SET EXERCISE:
Please rewrite the items below, swapping every "station roof" for "station canopy" and leaving everything else unchanged.

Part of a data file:

-------

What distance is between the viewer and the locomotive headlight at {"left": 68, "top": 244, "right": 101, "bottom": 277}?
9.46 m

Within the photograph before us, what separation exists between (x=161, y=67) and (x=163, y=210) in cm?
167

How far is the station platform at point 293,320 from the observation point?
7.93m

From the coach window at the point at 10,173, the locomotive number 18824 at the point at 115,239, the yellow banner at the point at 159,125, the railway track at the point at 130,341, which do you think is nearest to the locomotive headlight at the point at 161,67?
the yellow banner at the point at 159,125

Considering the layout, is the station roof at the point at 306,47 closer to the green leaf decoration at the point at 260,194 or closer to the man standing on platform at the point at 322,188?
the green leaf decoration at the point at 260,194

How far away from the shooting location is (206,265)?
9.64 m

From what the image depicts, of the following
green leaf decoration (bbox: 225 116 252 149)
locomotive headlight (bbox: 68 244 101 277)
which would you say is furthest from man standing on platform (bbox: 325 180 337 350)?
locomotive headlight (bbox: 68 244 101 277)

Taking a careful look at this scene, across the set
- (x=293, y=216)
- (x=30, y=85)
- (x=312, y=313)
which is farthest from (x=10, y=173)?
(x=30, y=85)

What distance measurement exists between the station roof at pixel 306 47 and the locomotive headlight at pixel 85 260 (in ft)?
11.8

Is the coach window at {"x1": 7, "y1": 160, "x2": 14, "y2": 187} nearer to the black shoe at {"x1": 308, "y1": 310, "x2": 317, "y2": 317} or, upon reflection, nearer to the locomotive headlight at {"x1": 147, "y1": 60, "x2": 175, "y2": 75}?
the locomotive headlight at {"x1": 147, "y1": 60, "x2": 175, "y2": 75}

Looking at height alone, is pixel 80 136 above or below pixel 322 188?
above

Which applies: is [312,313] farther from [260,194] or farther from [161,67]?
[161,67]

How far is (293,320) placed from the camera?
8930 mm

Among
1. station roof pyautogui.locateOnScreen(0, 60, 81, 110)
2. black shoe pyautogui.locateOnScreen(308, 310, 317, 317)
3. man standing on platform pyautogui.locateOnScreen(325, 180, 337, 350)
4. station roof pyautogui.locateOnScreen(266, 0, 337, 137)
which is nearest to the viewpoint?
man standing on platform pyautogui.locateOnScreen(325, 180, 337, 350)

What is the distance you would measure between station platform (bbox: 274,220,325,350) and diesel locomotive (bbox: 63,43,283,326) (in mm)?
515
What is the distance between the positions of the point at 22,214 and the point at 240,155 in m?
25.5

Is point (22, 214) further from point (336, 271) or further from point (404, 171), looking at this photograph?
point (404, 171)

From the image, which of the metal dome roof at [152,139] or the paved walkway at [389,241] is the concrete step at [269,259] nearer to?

-------

RESULT OF THIS EXERCISE:
What distance is between the viewer and the locomotive headlight at {"left": 68, "top": 244, "right": 101, "bottom": 277}?
9.46 m

Within the photograph before us, what separation exists between (x=161, y=67) and (x=163, y=210) in cm?
167

How far is the station platform at point 293,320 from the observation point?
7.93m

From the coach window at the point at 10,173, the locomotive number 18824 at the point at 115,239, the yellow banner at the point at 159,125, the railway track at the point at 130,341, which do you think is nearest to the locomotive headlight at the point at 161,67?
the yellow banner at the point at 159,125

Considering the layout, is the station canopy at the point at 306,47 closer to the green leaf decoration at the point at 260,194 or closer to the man standing on platform at the point at 322,188?
the green leaf decoration at the point at 260,194

How far away from the shooting location is (206,265)?
9.64 m

From what the image depicts, of the following
green leaf decoration (bbox: 225 116 252 149)
locomotive headlight (bbox: 68 244 101 277)
which would you say is furthest from man standing on platform (bbox: 325 180 337 350)?
locomotive headlight (bbox: 68 244 101 277)

Taking a careful look at this scene, across the set
- (x=293, y=216)
- (x=30, y=85)
- (x=312, y=313)
which is farthest from (x=10, y=173)?
(x=30, y=85)

What distance measurement exists between the station canopy at pixel 306 47 and the locomotive headlight at pixel 85 260 (in ft)?
11.8

Is the coach window at {"x1": 7, "y1": 160, "x2": 14, "y2": 187} nearer to the black shoe at {"x1": 308, "y1": 310, "x2": 317, "y2": 317} or, upon reflection, nearer to the locomotive headlight at {"x1": 147, "y1": 60, "x2": 175, "y2": 75}?
the locomotive headlight at {"x1": 147, "y1": 60, "x2": 175, "y2": 75}

Looking at height alone, is pixel 80 136 above or below pixel 322 188?
above

Which applies: is [312,313] farther from [260,194] or farther from [161,67]?
[161,67]

How far is (293,320) placed from the camera?
8930 mm

Among
1. station canopy pyautogui.locateOnScreen(0, 60, 81, 110)
2. black shoe pyautogui.locateOnScreen(308, 310, 317, 317)
3. man standing on platform pyautogui.locateOnScreen(325, 180, 337, 350)
4. station canopy pyautogui.locateOnScreen(266, 0, 337, 137)
which is nearest to the viewpoint?
man standing on platform pyautogui.locateOnScreen(325, 180, 337, 350)

What is the distance you would measure between station platform (bbox: 274,220,325,350) and diesel locomotive (bbox: 63,43,283,326) (in mm)?
515
What is the distance between the positions of the point at 22,214 and the point at 240,155 in m?
25.5

Is point (22, 214) further from point (336, 271) or further from point (404, 171), looking at this photograph?
point (404, 171)

From the image, which of the metal dome roof at [152,139] or the paved walkway at [389,241] is the concrete step at [269,259] nearer to?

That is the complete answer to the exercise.